Chocolate brasileiro recebe premiação mundial

Sabores locais conquistam o paladar e se destacam no exterior

Uma delicada lâmina de crocante de cupuaçu, fruto nativo da Amazônia, envolvida por chocolate amargo a 63%, feito com cacaus premiados cultivados na Bahia. Essa formulação garantiu ao fabricante catarinense de chocolates finos Nugali destaque mundial em 2017. O produto recebeu medalha de bronze na final do International Chocolate Award, importante competição mundial de chocolate de alta qualidade.

O ‘Cacau em Flor com Cupuaçu’ foi premiado na categoria Chocolates Amargos com Sabores, e concorreu com cerca de 1,3 mil produtos, de acordo com a empresa.

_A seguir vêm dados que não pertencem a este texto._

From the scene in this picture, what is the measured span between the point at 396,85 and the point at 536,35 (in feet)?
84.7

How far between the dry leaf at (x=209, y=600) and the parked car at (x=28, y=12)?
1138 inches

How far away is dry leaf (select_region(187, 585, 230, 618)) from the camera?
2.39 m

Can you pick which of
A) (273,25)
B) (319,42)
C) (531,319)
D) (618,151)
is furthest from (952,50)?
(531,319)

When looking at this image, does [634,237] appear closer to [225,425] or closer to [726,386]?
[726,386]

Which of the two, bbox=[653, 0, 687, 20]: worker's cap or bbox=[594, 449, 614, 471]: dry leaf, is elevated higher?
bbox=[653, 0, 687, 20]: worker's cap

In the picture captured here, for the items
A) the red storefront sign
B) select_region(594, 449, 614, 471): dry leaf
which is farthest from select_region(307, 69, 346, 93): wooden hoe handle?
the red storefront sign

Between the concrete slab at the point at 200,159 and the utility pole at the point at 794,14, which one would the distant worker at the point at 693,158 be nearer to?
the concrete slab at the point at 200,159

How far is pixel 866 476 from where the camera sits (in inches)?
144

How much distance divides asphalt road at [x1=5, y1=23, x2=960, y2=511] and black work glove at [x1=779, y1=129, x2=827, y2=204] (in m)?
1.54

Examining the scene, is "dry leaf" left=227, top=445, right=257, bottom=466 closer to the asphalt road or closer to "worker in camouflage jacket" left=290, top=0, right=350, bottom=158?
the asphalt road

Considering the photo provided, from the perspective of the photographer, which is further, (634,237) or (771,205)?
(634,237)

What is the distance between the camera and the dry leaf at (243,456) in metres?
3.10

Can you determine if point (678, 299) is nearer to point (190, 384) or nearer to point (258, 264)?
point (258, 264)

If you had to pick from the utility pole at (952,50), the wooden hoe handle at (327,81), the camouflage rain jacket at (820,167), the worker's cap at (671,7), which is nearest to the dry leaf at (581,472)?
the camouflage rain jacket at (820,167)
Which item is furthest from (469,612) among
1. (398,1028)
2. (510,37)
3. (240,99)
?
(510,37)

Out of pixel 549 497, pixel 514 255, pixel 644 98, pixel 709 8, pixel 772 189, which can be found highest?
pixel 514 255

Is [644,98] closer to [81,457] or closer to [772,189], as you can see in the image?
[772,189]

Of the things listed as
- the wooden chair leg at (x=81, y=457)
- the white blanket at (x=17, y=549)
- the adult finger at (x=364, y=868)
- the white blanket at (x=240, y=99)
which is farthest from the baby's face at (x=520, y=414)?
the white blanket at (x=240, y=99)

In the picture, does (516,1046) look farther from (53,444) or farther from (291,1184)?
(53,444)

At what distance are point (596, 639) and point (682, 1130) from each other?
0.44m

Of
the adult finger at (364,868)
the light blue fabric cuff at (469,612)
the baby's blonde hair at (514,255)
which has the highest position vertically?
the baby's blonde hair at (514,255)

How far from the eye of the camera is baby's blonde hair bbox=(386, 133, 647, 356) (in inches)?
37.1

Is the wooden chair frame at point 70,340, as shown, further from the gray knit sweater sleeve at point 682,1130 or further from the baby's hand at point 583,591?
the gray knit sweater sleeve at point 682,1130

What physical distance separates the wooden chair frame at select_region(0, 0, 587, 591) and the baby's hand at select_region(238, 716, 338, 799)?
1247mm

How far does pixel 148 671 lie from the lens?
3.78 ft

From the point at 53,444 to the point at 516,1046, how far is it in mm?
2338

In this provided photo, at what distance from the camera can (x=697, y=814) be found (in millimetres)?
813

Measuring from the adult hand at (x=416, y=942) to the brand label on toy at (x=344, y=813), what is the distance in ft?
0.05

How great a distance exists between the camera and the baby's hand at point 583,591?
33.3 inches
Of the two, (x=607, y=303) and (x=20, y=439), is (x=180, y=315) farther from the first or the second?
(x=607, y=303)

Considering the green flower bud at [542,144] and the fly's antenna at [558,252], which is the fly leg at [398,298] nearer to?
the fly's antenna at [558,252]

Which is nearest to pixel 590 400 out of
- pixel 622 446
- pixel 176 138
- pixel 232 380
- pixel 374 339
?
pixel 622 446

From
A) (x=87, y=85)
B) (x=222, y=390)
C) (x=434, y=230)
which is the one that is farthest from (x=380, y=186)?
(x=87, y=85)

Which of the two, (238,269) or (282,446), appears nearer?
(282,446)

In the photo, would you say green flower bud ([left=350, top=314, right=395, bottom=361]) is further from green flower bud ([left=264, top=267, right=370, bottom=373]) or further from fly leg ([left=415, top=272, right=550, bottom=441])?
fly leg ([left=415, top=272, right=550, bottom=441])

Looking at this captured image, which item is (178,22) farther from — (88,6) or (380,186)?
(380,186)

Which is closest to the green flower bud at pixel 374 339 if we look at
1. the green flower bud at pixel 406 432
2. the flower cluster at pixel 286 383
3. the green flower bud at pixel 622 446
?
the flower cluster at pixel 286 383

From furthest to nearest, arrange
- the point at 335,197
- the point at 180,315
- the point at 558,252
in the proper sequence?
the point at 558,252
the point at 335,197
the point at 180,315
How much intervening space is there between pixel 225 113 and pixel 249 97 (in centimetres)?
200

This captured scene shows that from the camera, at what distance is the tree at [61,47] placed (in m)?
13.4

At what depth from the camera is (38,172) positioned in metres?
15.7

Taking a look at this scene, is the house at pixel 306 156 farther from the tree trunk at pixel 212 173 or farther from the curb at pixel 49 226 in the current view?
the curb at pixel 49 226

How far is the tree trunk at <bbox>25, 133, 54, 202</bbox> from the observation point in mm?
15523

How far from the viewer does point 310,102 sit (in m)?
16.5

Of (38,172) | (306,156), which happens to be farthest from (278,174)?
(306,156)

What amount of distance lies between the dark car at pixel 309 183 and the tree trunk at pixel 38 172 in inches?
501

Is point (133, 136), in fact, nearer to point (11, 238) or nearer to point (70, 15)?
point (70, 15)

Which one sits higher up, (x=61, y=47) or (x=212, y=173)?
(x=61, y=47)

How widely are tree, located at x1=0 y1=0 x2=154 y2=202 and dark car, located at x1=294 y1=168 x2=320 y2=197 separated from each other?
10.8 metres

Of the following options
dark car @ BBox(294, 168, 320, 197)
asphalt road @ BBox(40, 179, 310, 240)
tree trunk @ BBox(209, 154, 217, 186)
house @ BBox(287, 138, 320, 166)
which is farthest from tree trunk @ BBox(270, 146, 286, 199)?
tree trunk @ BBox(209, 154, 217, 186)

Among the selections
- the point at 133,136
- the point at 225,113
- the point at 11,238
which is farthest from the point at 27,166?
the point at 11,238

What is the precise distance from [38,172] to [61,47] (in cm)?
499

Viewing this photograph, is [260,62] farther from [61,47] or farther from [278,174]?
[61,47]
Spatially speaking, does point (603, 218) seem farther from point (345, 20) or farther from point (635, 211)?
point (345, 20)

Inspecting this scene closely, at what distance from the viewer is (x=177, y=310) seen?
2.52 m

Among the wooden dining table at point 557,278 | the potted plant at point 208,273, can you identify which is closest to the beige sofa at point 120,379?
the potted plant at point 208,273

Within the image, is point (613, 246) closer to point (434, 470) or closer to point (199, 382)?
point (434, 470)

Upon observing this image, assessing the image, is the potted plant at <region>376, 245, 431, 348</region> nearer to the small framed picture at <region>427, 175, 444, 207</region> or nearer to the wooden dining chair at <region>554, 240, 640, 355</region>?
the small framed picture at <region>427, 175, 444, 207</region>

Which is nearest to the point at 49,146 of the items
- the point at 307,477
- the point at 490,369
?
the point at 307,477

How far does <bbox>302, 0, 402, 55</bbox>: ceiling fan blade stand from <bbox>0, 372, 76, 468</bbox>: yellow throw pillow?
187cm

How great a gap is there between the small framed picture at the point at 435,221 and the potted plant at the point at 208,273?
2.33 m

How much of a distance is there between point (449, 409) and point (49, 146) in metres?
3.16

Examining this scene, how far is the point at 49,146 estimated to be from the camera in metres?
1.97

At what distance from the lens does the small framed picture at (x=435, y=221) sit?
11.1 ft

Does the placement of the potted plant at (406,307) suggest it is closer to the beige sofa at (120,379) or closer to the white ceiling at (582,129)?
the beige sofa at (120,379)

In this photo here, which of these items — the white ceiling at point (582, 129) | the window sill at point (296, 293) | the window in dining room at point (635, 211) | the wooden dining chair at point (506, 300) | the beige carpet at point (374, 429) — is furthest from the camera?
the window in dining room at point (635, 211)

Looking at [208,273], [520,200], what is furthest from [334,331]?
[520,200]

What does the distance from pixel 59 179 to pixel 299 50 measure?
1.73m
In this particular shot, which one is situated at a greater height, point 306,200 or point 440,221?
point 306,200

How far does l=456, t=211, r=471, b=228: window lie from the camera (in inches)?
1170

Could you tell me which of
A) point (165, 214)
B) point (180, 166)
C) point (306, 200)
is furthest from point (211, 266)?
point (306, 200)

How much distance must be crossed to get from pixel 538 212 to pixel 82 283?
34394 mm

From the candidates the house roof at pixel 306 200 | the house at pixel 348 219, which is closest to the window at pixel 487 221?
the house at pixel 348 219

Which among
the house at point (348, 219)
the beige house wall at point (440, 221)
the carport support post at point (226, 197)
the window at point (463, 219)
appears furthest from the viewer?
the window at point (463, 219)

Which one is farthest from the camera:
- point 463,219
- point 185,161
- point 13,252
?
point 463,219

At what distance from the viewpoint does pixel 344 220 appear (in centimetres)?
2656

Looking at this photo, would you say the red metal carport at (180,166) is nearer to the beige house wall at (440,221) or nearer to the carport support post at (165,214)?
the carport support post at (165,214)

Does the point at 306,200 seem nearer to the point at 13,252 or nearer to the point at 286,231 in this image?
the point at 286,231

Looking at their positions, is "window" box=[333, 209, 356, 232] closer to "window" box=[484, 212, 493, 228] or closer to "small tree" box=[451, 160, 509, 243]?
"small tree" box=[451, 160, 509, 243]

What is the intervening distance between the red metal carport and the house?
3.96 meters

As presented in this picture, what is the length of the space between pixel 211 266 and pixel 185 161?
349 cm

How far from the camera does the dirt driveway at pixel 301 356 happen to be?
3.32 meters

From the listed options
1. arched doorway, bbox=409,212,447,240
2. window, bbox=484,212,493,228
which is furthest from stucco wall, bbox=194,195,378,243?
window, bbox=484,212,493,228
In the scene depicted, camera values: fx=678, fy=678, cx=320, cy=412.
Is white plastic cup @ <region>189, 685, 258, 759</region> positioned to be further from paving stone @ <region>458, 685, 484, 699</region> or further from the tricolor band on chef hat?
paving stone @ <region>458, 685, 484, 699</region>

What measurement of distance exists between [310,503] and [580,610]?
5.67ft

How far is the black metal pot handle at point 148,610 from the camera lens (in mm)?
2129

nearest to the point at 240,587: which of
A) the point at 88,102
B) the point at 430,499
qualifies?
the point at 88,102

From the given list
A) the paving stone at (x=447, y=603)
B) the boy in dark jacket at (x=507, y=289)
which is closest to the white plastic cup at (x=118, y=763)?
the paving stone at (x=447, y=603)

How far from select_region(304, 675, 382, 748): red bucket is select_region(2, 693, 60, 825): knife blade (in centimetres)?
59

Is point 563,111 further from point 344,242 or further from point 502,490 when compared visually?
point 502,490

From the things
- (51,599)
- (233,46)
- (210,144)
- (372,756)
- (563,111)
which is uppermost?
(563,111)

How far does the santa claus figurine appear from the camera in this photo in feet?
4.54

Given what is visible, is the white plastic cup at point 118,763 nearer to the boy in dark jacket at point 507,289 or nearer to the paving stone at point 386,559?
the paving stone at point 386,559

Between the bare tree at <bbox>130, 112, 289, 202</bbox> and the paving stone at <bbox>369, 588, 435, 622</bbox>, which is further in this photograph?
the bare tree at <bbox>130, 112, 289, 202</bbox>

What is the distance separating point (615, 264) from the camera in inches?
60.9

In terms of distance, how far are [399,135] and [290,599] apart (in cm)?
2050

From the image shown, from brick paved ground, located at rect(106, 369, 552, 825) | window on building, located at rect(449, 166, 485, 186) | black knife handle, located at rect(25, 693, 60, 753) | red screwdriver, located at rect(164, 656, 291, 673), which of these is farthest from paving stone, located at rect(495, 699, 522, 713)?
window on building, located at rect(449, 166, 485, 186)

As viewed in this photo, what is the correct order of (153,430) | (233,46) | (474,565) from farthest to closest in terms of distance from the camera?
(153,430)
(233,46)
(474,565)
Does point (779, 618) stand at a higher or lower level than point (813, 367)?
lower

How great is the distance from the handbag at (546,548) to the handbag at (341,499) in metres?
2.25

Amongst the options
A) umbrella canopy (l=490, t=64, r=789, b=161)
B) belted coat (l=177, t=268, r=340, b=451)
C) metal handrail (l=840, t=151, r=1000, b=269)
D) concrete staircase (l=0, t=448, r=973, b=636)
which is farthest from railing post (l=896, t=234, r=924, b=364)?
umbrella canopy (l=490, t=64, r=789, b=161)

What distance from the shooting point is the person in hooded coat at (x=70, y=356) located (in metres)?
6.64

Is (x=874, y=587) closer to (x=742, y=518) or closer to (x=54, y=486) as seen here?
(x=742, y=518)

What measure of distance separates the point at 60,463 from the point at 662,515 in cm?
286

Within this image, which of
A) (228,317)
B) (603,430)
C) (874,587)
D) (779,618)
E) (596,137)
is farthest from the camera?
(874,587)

Na etapa das Américas, ficou com a prata. É a segunda vez que o fabricante de Pomerode se destaca na competição. Em 2016, o ‘Serra do Conduru’, 80% cacau, também conquistou prata na etapa das Américas e ficou com o bronze na etapa mundial, na qual concorre com países que tradicionalmente se destacam quando o assunto é chocolate como Bélgica e Suíça.

Os chocolates da fábrica catarinense criada em 2004 têm formulações que recebem de 45% a 80% de cacau. O chocolate é produzido pela própria empresa utilizando cacaus gourmet, baunilha natural e pura manteiga de cacau. A premiação mundial ocorreu em outubro, em Londres, e para o diretor de produção da Nugali, Ivan Blumenschein, é resultado do trabalho sério de algumas empresas e cacauicultores ao longo dos últimos 15 anos, e que está permitindo mostrar que o Brasil pode sim produzir chocolates e cacaus de primeiríssima qualidade.

A Nugali utiliza outros produtos tipicamente locais como banana, castanha-do-pará e açaí. Suas formulações também incluem nozes, avelã, macadâmia, morango, pecãs. E a linha de produtos conta ainda com pastilhas para o preparo de chocolate quente e cappuccino.

OUTRA PREMIADA

Com 30 anos de mercado, a paulistana Chocolat du Jour também tem conquistado prêmios no exterior para a produção nacional. O investimento em sua Linha Bean to Bar, na qual controla todo o processo de produção, desde a escolha da amêndoa do cacau, rendeu no ano passado três medalhas de bronze pela Academy of Chocolate Awards.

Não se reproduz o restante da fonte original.